Now for a story that should give all of us pause. A prominent AI professor in Australia, Toby Walsh from the University of New South Wales, delivered a stark warning at the National Press Club this week. He said he's seeing signs of psychosis and mania in some Australians' interactions with AI chatbots. He accused Silicon Valley of being careless with the technology in pursuit of profit, and expressed despair at his government's lack of regulatory response. This isn't an isolated concern. A speculative report from research firm Citrini Research went viral this week, rattling stocks in companies like Uber, Mastercard, and American Express by describing a scenario — not a prediction, they stressed — where autonomous AI agents destabilize the entire US economy. Shares moved. Markets got jittery.
Taken together, these stories point to a society that is genuinely struggling to process the pace of AI deployment. We have chatbots affecting mental health, markets spooked by thought experiments, and simultaneously, OpenAI's own COO acknowledging that despite all the hype, AI has not yet meaningfully penetrated enterprise business processes. There's a gap between the narrative and the reality — and that gap itself is creating anxiety.

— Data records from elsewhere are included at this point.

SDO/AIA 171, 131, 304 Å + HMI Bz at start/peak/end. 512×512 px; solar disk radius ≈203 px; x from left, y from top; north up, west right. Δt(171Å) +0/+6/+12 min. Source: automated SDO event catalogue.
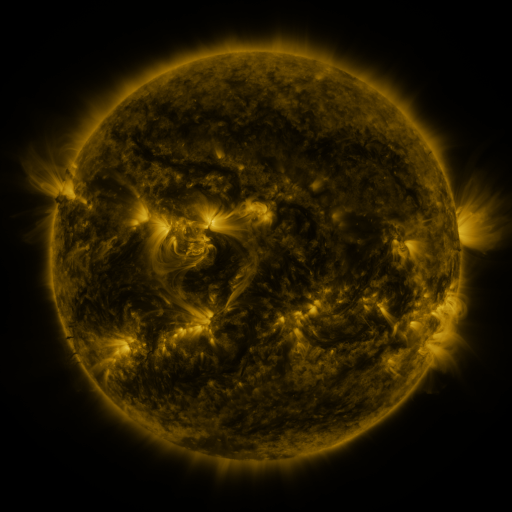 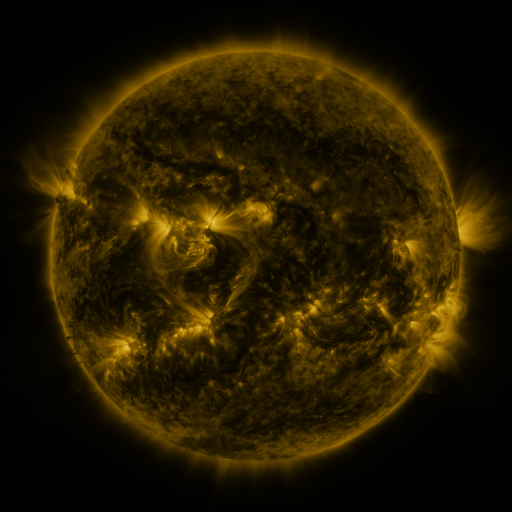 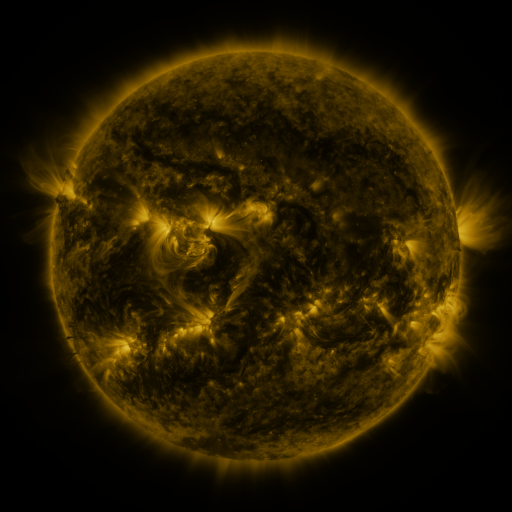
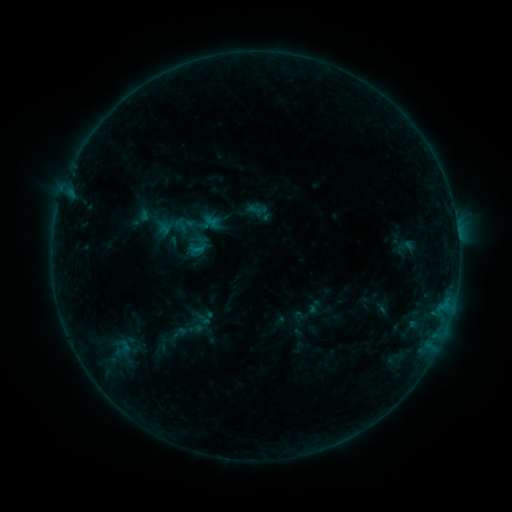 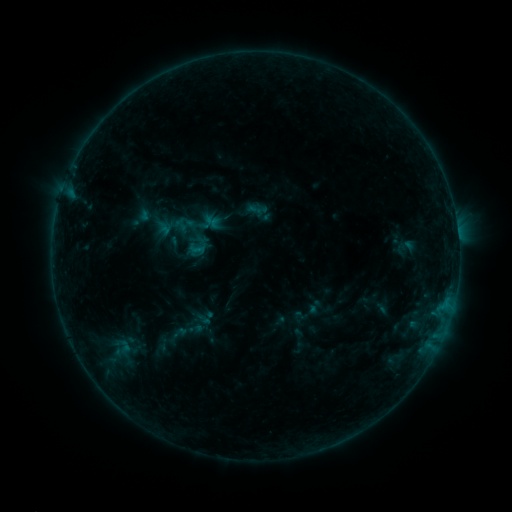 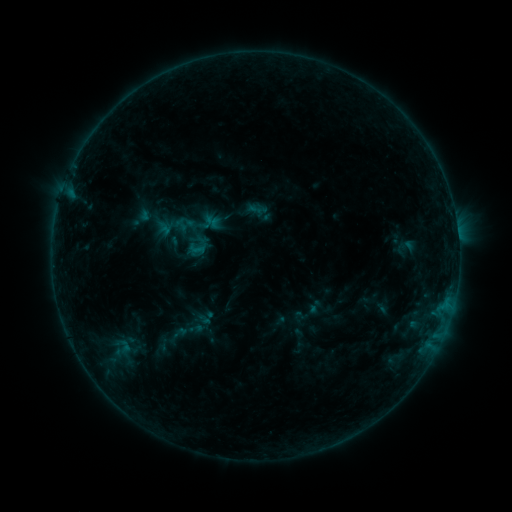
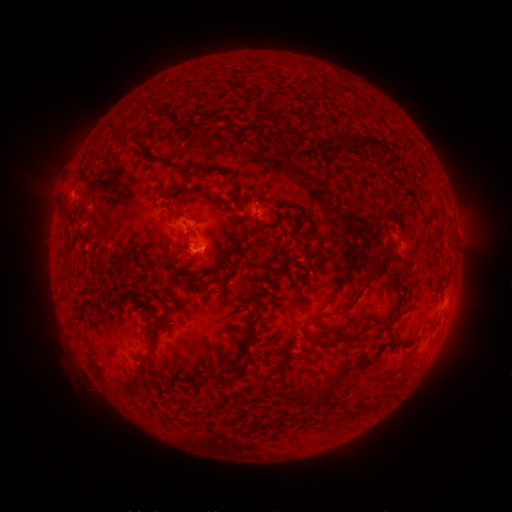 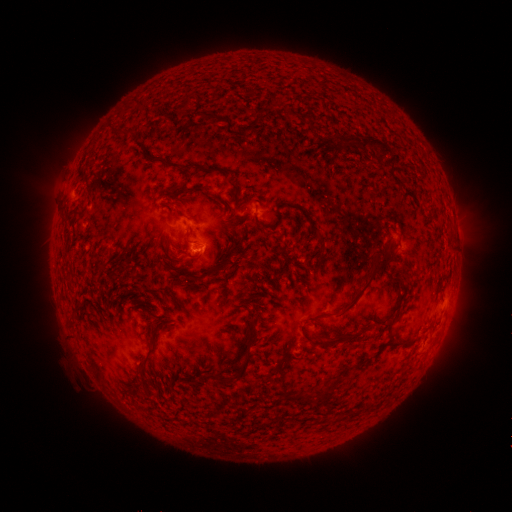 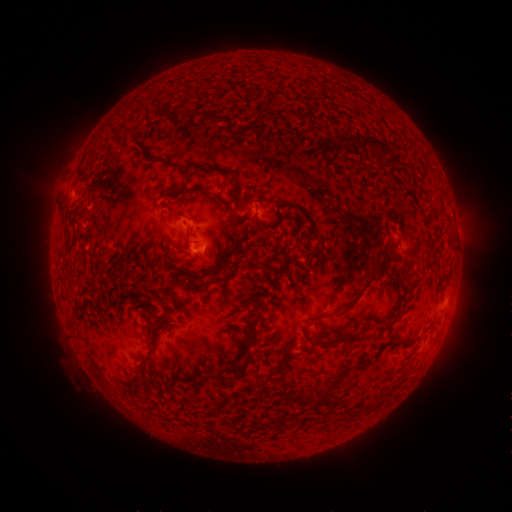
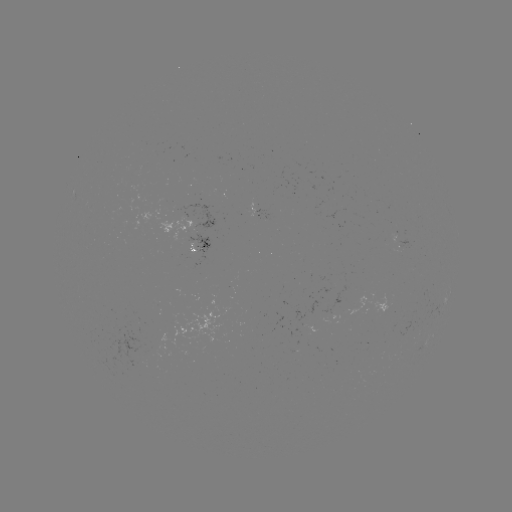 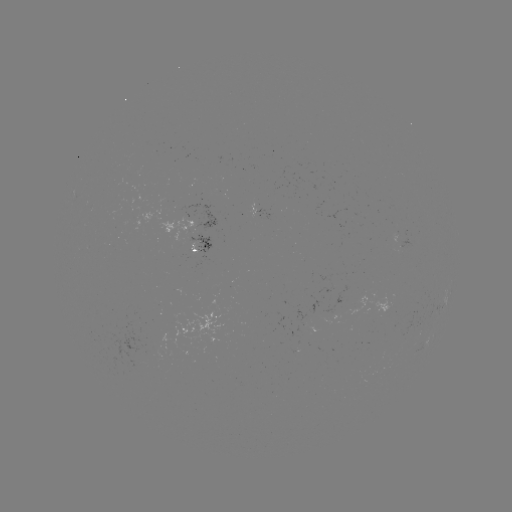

no flare in any classed list; no EUV-trigger detection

Finally, on a lighter but still revealing note, Uber engineers built an AI chatbot version of their CEO, Dara Khosrowshahi, so employees could practice pitching ideas to him before the real meeting. It's a small story, but it captures something about where we are — AI as a rehearsal space, a mirror, a way to reduce social friction in the workplace. And Google absorbed AI music platform ProducerAI into its Labs division, powering it with a preview of its Lyria 3 model. Wyclef Jean already used the tools on a new track. Creative AI is moving fast.
That's your Daily Inference for February 25th, 2026. The through-line today? AI is no longer just a technical story. It's a geopolitical story, an infrastructure story, a public health story, and a philosophical story about who controls these systems and to what ends. The decisions being made right now — in Pentagon conference rooms, chip foundries, and model architecture labs — will shape the next decade in ways we're only beginning to understand.